Walter Benjamin e l’ecosocialismo, raccontato da Michael Löwy

“C’è un quadro di Klee che s’intitola Angelus Novus. Vi si trova un angelo che     sembra in atto di allontanarsi da qualcosa su cui fissa lo sguardo. Ha gli occhi spalancati, la bocca aperta, le ali distese. L’angelo della storia deve avere questo aspetto. Ha il viso rivolto al passato. Dove ci appare una catena di eventi, egli vede una sola catastrofe, che accumula senza tregua rovine su rovine e le rovescia ai suoi piedi. Egli vorrebbe ben trattenersi, destare i morti e ricomporre l’infranto. Ma una tempesta spira dal paradio, che si è impigliata nelle sue ali, ed è così forte che gli non può chiuderle. Questa tempesta lo spinge irresistibilmente nel futuro, a cui volge le spalle, mentre il cumulo delle rovine sale davanti a lui al cielo. Ciò che chiamiamo il progresso, è questa tempesta”

“Angelus Novus” Paul Klee, 1920 Olio ed acquerello su carboncino, 31,8 x 24,2 cm The Israel Museum, Gerusalemme

Con queste parole Walter Benjamin , nelle sue Tesi di filosofia della storia, interpreta la celebra tela del pittore Paul Klee. Un immagine che colpisce profondamente Benjamin, tanto che nel 1920, rientrato a Berlino, tenterà senza successo di dare vita ad una rivista che portava questo titolo.

Benjamin, di famiglia alto-borghese di origine ebraica, morì nel 1940; in viaggio per raggiungere gli Stati Uniti, viene arrestato in Spagna e nella notte tra il 26 e il 27 settembre si suicida per non correre il rischio di essere mandato nei lager tedeschi.

La targa della casa a Berlino in cui Walter Benjamin visse dal 1930 al 1933

In proposito vi propongo la lettura di una riflessione di Federico Musardo : Tra Benjamin e Kafka, una curiosa pseudo-coincidenza.

E’ questa la prima volta  che mi avvicino a Benjamin ed al suo pensiero e lo faccio grazie alla lettura dell’articolo che segue – tratto da “Cahier d’histoire – Revue d’histoire critique” e da me tradotto dal francese – che mi ha così fatto scoprire un pensatore che credo dica, pur nel / grazie al suo marcato pessimismo, cose di grande rilevanza ancora oggi, o forse ancor più oggi; anche l’autore, Michael Löwy, ha scritto importanti saggi  sull’ecosocialismo, vedi qui.

Voci di dati salvate
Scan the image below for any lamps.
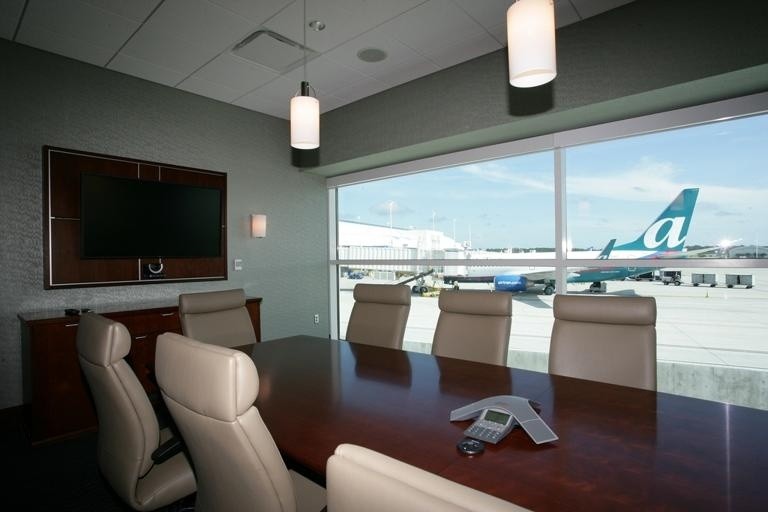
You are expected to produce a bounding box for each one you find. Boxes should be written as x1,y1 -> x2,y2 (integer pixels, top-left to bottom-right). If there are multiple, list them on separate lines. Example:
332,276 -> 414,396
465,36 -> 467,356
290,0 -> 320,149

● Obiettivo
Secondo il brano su Walter Benjamin, in quale paese fu arrestato mentre viaggiava verso gli Stati Uniti? Per rispondere basta il solo brano.

● Soluzione
Fu arrestato in Spagna.